*** Document
# Unsafe Gun Practices



## guimoman (Apr 25, 2008)

These two give gun lovers and owners a bad rap. I mean completely moronic individuals who just shouldn't be allowed to even reproduce.

http://www.break.com/index/idiot-fires-shotgun-in-office.html


----------



## Mike Barham (Mar 30, 2006)

Depending on the type of business you're running, I could see keeping a loaded shotgun handy. However, if you do that, all employees - and anyone else who may come in contact with the gun - needs to thoroughly understand safe gun handling.


----------



## unpecador (May 9, 2008)

Wow! Who's in charge there?


----------



## Steve M1911A1 (Feb 6, 2008)

Mike Barham said:


> Depending on the type of business you're running, I could see keeping a loaded shotgun handy. However, if you do that, all employees - and anyone else who may come in contact with the gun - needs to thoroughly understand safe gun handling.


Also, in a public or semi-public place, I would not have a round already chambered, ready to fire.
If it were a pump-gun, I'd set the gun up so that the bolt-release button had to be pushed, before a round could be racked into the chamber.
That might give me enough time to stop an idiot from doing something stupid.

BTW, that's how our own home-defense pump-gun is stored.


----------



## Mike Barham (Mar 30, 2006)

Steve M1911A1 said:


> Also, in a public or semi-public place, I would not have a round already chambered, ready to fire.
> If it were a pump-gun, I'd set the gun up so that the bolt-release button had to be pushed, before a round could be racked into the chamber.
> That might give me enough time to stop an idiot from doing something stupid.
> 
> BTW, that's how our own home-defense pump-gun is stored.


Agreed. I would at least keep the chamber empty.


----------



## niadhf (Jan 20, 2008)

Chamber empty. perhaps actually stored, even i a rack, not just casually layed on top of the file cabinet. That just lends itself to casual handling, like this.
With a pump i definitely like the chamber empty, use the release to load method. Definitely not an AD there, a straight old ND.


----------



## Dr.K (Feb 13, 2007)

Lawmakers should make "gun safety" a mandatory class in elementary school.

Think of all the lives it would save.


----------



## Old Padawan (Mar 16, 2007)

Dr.K said:


> Lawmakers should make "gun safety" a mandatory class in elementary school.
> 
> Think of all the lives it would save.


Laws will never get idiots to change.


----------



## gmaske (Jan 7, 2008)

What is it about Naves that they just gotta put their booger hook on the go button when they pick up a fire arm.
******
*** Rows
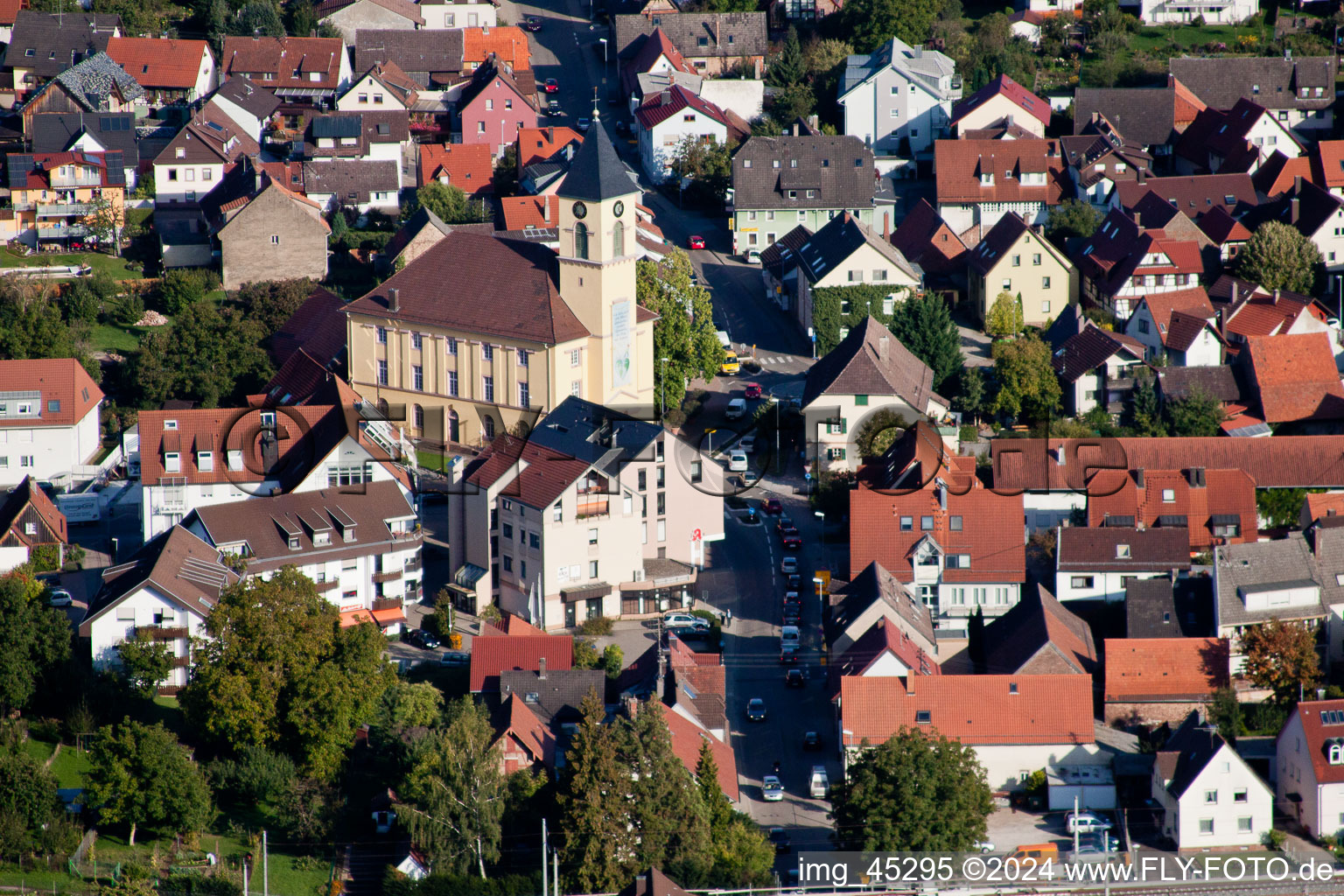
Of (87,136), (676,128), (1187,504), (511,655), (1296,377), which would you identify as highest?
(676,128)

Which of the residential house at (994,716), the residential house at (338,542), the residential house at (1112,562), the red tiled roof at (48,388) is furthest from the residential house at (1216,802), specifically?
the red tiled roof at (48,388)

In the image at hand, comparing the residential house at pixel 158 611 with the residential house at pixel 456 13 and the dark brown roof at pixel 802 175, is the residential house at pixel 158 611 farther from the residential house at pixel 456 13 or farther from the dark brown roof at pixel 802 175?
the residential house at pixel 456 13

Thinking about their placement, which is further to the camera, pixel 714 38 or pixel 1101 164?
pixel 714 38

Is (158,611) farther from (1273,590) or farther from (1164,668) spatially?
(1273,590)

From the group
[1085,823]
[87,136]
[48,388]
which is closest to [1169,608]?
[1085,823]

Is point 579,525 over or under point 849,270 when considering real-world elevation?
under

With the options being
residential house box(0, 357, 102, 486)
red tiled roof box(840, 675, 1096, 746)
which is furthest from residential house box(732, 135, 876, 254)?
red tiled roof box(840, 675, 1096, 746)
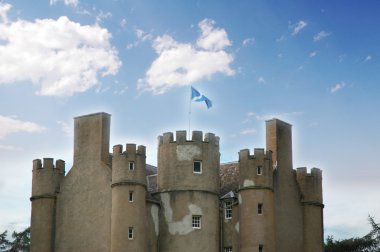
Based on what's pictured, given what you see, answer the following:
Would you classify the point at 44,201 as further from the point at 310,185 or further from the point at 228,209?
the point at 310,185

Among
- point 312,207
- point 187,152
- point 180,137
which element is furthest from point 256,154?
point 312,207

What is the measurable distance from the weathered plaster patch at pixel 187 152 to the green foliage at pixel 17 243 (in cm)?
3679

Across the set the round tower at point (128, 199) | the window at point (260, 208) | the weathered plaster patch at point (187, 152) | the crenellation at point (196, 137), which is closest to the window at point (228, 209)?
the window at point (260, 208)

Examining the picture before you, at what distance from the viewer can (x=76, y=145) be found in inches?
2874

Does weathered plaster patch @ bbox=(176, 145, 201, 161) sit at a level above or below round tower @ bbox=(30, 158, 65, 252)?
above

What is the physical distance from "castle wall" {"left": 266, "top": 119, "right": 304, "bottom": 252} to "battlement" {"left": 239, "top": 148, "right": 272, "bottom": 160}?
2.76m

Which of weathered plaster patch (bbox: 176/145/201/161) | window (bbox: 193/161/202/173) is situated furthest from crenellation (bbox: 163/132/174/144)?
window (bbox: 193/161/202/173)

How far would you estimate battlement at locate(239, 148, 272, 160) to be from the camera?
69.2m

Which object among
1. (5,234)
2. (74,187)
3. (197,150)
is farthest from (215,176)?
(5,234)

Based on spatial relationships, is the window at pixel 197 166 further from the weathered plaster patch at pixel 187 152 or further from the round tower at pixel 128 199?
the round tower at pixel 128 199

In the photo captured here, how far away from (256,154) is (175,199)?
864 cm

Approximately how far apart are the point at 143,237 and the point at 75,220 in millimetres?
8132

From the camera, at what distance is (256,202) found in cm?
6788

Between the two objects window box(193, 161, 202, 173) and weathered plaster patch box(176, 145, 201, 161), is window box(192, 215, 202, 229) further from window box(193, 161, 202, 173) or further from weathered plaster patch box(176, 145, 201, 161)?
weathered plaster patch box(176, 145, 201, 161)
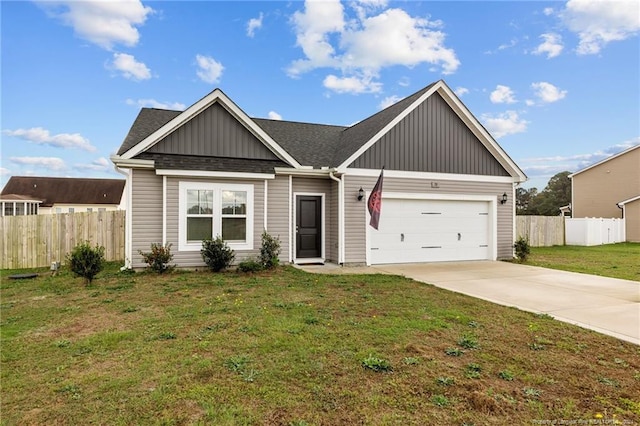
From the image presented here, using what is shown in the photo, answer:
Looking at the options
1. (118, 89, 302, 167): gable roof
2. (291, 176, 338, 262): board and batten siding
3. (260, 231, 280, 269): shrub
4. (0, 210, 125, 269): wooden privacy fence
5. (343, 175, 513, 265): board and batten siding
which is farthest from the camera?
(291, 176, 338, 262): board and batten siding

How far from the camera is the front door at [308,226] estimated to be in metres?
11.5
******
◆ **Your tasks**:
1 > In the thread on unsafe gun practices, what does Dr.K say lawmakers should make a mandatory class in elementary school?
2 > Please say whether each statement agrees with the thread on unsafe gun practices, giving yes or no with the deciding words from the thread: (a) Mike Barham says that anyone who may come in contact with a loaded shotgun kept at a business needs to understand safe gun handling. (b) niadhf calls the shotgun incident an AD rather than an ND. (c) Old Padawan says laws will get idiots to change.

◆ **Responses to the tasks**:
1 > "Gun safety."

2 >
(a) Yes: "all employees - and anyone else who may come in contact with the gun - needs to thoroughly understand safe gun handling."
(b) No: "Definitely not an AD there, a straight old ND."
(c) No: "Laws will never get idiots to change."